### STATED GOAL
Repeat the items word for word, starting at the line that contains "Is green combine harvester region(296, 9, 1027, 221)" and ending with the last line of the items.

++++++++++

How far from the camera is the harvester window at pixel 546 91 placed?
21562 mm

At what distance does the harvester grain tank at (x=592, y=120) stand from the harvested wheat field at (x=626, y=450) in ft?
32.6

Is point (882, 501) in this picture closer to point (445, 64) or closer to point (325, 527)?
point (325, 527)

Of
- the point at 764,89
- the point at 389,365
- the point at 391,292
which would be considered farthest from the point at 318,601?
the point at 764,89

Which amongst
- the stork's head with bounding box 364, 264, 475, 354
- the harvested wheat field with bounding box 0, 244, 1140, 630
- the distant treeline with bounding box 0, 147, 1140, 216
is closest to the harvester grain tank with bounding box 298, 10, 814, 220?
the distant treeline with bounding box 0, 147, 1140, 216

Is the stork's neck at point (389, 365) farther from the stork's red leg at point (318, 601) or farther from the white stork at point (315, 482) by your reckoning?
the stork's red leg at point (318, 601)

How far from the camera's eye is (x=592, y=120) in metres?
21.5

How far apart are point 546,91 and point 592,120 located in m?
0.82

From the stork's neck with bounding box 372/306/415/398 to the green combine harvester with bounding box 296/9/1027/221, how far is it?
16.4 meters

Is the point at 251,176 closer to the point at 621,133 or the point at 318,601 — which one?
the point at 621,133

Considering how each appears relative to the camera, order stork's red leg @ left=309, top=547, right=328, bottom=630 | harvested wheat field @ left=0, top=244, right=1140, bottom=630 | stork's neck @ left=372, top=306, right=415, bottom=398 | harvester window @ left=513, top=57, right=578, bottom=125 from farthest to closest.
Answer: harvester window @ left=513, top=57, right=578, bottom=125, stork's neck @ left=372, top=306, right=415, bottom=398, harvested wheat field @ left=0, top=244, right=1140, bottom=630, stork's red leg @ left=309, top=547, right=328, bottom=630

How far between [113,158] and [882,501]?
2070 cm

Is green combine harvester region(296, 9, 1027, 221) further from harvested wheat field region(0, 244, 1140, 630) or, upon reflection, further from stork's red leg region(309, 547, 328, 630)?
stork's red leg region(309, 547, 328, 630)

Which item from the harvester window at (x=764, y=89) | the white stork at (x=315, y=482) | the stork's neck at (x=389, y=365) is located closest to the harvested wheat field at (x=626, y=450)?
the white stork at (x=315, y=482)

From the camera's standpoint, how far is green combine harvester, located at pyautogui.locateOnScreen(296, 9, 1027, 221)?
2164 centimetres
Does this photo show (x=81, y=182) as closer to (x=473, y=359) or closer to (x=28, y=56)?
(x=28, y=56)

++++++++++

### EXERCISE ANSWER
Is green combine harvester region(296, 9, 1027, 221) further from harvested wheat field region(0, 244, 1140, 630) or, upon reflection, further from stork's red leg region(309, 547, 328, 630)?
stork's red leg region(309, 547, 328, 630)

Which item from the harvester window at (x=764, y=89) | the white stork at (x=315, y=482) | the stork's neck at (x=389, y=365) is located closest to the harvested wheat field at (x=626, y=450)?
the white stork at (x=315, y=482)

From the camera's standpoint, how far is green combine harvester, located at pyautogui.locateOnScreen(296, 9, 1027, 221)?
2164 centimetres
Does this photo show (x=81, y=182) as closer to (x=473, y=359) or closer to (x=28, y=56)?
(x=28, y=56)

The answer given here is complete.